Karena katanya inilah solusi satu-satunya. Aku mengangguk tapi dia tidak
melihat anggukan ku. Aku mengangguk bukan karena setuju, tapi memaklumi
perkataannya karena dia tidak melihat dan merasakan. Dia khawatir kami akan
mati lemas karena pengap sebab semua ventilasi rumah tropis kami harus ditutup
lakban dan kain basah. Sayangnya tidak cukup penderitaan kami walau dengan
penyejuk dan pembersih udara sekalipun.
Bahwasanya listrik akan padam secara bergiliran
selama 2 jam setiap hari. Tidak tentu jamnya bisa pagi, sore, malam dan tengah
malam. Kami dikelilingi asap, kulit kami memerah akhirnya gatal-gatal. Dada
kami sakit lalu terbatuk-batuk. Kepala kami berdenyut-denyut lalu pandangan
gelap. Tengkuk dan telinga linu. Tapi hati
kami lebih perih lagi. Nasip kami hampir sama dengan ikan selais dan
cakalang asap atau salai pisang,…atau jangan-jangan kami ini termasuk jenis
makanan terbaru ‘ smoke beef sandwich’
bagi para bedebah.
Harapan
akan udara bersih, mentari dan langit biru selalu ada disetiap insan yang
beriman. Jika hutan kami yang hijau dikembalikan.

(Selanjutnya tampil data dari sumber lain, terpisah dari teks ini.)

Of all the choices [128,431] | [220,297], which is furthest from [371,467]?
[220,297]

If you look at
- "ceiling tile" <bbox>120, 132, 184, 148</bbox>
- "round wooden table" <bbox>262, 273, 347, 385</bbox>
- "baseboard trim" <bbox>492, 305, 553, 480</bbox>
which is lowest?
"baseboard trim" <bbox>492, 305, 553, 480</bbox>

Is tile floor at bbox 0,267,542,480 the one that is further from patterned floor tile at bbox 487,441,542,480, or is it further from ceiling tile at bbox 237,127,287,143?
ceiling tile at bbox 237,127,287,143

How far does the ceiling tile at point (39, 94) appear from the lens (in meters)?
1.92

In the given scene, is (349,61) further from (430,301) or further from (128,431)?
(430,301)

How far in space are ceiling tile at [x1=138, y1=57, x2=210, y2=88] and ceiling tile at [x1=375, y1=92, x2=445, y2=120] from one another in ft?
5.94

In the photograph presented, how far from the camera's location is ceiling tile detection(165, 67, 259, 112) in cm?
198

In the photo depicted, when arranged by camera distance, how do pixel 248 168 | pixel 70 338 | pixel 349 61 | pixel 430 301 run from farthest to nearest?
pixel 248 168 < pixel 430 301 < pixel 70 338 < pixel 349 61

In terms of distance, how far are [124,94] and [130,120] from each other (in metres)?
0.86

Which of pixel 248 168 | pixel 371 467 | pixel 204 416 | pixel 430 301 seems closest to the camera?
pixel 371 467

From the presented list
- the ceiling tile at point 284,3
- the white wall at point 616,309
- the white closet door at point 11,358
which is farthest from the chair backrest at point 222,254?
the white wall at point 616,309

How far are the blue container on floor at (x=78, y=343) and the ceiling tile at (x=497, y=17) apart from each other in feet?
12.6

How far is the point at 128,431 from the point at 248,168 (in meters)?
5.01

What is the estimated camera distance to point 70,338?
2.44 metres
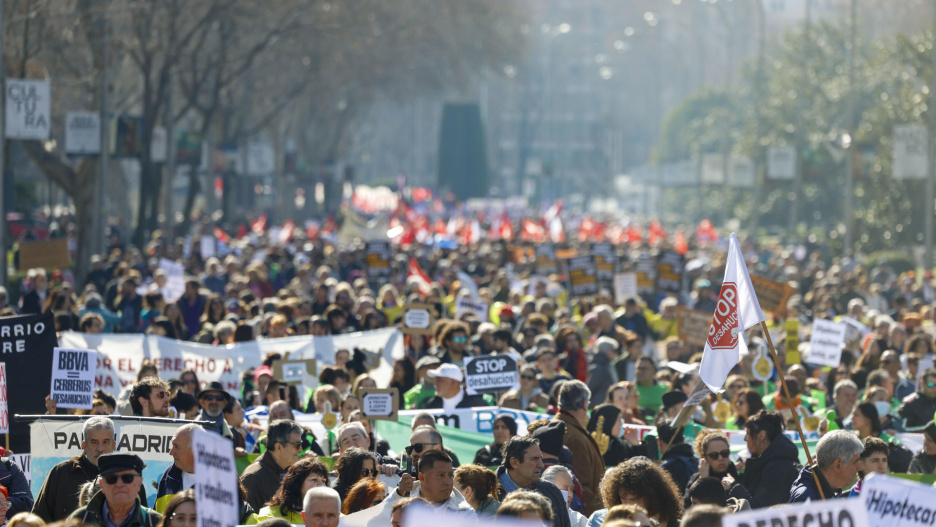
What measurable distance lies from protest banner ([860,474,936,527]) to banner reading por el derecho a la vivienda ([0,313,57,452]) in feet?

Akan kah itu?
“Selamat
malam asap, kau tidak lelah menggedor jendela kami?” Aku bertanya dibalik
dinding.
Asap
meronta-ronta diluar sana . Mungkin dia kedinginan.
“Pergilah,…
ku mohon……pergilah”
Malam
berlalu semakin sunyi. Tahajud dalam keheningan yang khusuk.
Doa
yang sama “Allah, ampunkanlah dosa kami, dosa ibu bapa kami, beri petunjuk dan
hidayah para pemimpin kami,…jika kami termasuk pemimpin bagi diri sendiri,keluarga
daun kaum kami, jadikanlah kami pemimpin yang amanah”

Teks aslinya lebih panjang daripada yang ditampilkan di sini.